Top of Available data

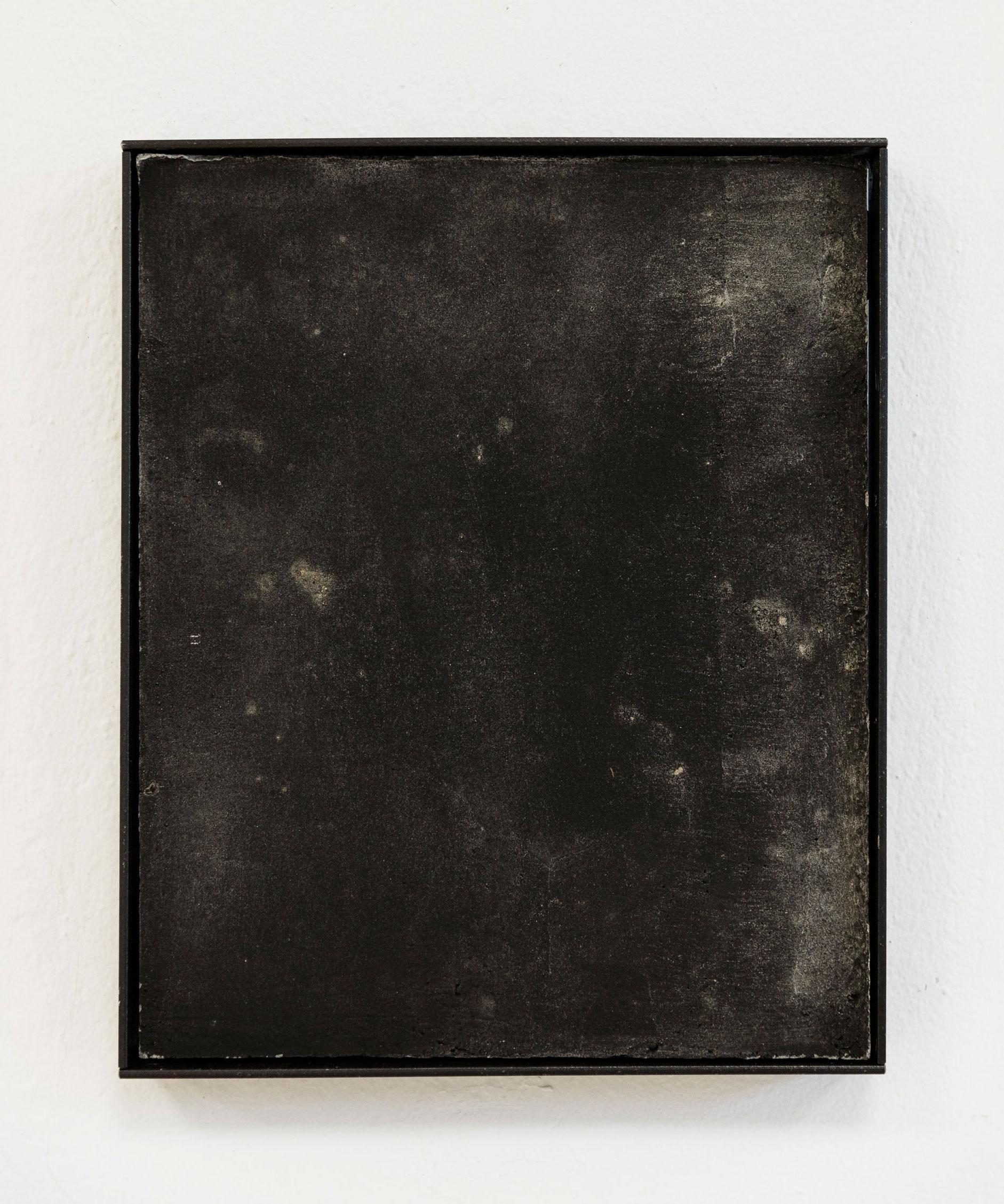 Luka Jana Berchtold_ConcreteDreams_black II_01 (c) Melanie Schneider.jpg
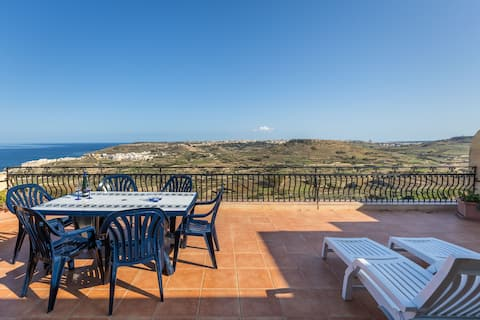 Gozo penthouse. Large terrace & exceptional view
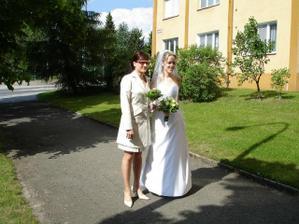 se sestrou, mojí svědkyní / with my sister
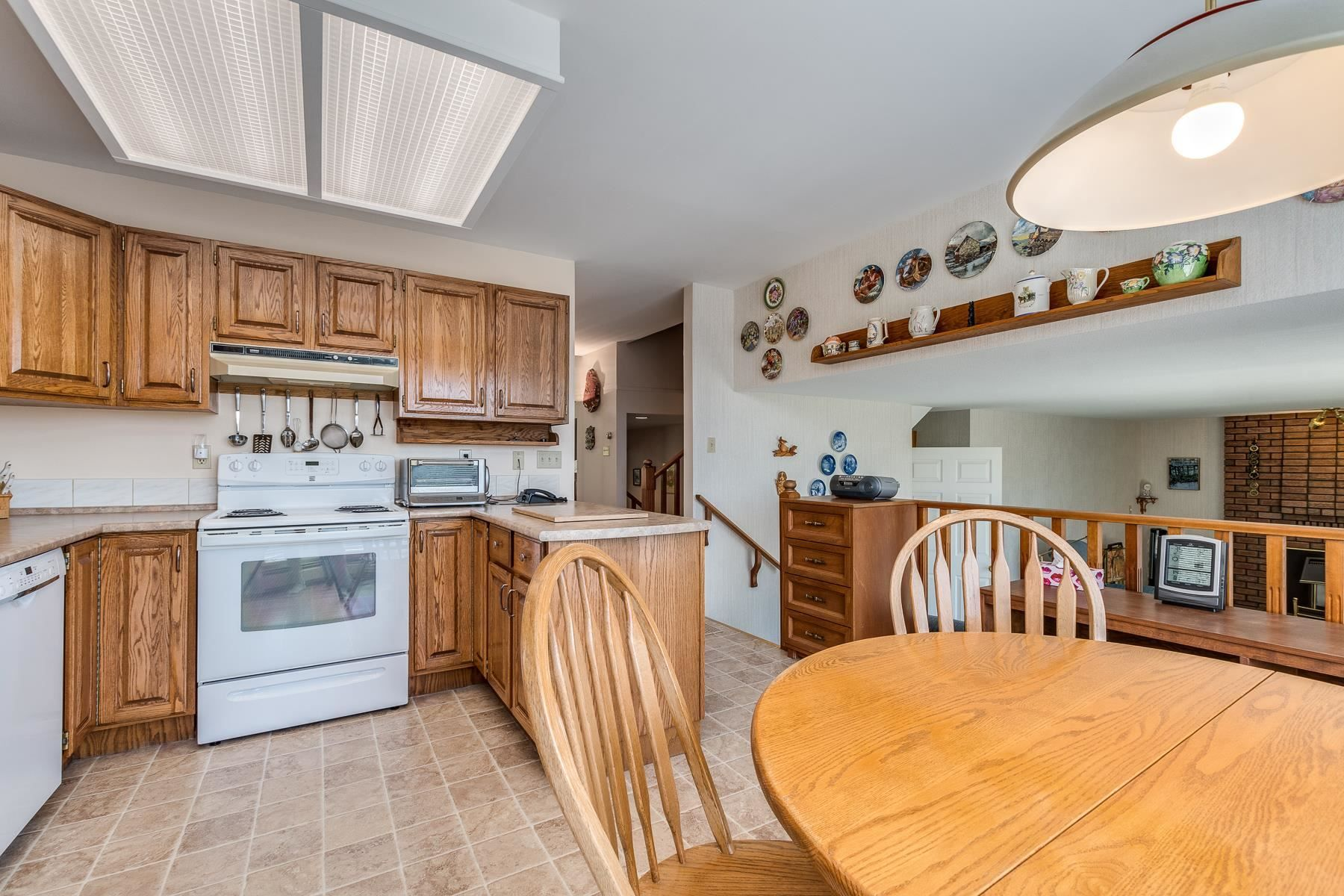 """Photo 12: Photos: 378 BALFOUR Drive in Coquitlam: Coquitlam East House for sale in """"DARTMOOR HEIGHTS"""" : MLS®# R2600428"""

Bottom of Available data

Assignment> Images are not wanted in the copy. Please print the material above exactly.

Exercise solution>
 Luka Jana Berchtold_ConcreteDreams_black II_01 (c) Melanie Schneider.jpg
 Gozo penthouse. Large terrace & exceptional view
 se sestrou, mojí svědkyní / with my sister
 """Photo 12: Photos: 378 BALFOUR Drive in Coquitlam: Coquitlam East House for sale in """"DARTMOOR HEIGHTS"""" : MLS®# R2600428"""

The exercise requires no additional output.